Grifters – The Eureka E.P.

4 out 5

Produced by: Davis McCain, Doug Easley

Label: Shangri-La Records

Given how richly Grifters can abuse four tracks, it’s a wonder that anyone has ever needed more.

The Eureka ep, taking place at the end of that four track era for the group, is not only perhaps suggestive of the less balls-out, cheek-bitin’ raw rock their final couple releases would offer – though those albums are no less rewarding than earlier ones, by any means, just patient enough to embrace some silence – it’s also something of a sampler of the various modes the group can shift through.  As such whittled down to seven tracks, the pacing is a bit uneven; each song feels like the A side of a random seven inch.  If you think this sounds like all the tracks are singles, then, you’re right on: All the tracks are singles and they’re fantastic.  The quiet, buzzing folk of opener Eureka I.V., the toe-tapping riffage of His Jesus Song; the break-out distortion creepy swagger of Slow Day…; the bluesy sweet Founder’s Day; the goddamn Grifters’ kitchen-sink fuzz of Banjo…  I left a couple out just for, y’know, commodity, but it’s all there, and they all sound fantastic in that stripped down foir-track goodness that the Grifters make fill your headphones like none other.

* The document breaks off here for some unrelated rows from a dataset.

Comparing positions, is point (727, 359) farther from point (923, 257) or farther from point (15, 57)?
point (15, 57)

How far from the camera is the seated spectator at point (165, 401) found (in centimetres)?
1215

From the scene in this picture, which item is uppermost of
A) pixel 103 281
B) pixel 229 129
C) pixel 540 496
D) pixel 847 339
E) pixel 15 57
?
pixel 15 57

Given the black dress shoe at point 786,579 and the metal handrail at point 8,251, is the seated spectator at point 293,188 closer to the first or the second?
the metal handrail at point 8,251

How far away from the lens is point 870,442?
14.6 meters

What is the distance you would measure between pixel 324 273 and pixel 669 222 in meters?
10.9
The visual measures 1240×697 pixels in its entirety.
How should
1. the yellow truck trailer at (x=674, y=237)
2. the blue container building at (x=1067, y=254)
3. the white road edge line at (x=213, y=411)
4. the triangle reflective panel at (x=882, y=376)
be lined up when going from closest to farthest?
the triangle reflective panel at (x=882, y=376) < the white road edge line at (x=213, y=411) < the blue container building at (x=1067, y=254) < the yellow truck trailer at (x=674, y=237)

The sacrifice of all A-Sides, of course, is that the flow is off.  Eureka is, alas, not a very cohesive listen, which is a shame because each song would be such a great lead-in to a more expansive second track…

At only seven songs and like fifteen minutes, though, you can suffer through the wealth of too-great songs and pretty easily get over the lack of transitions.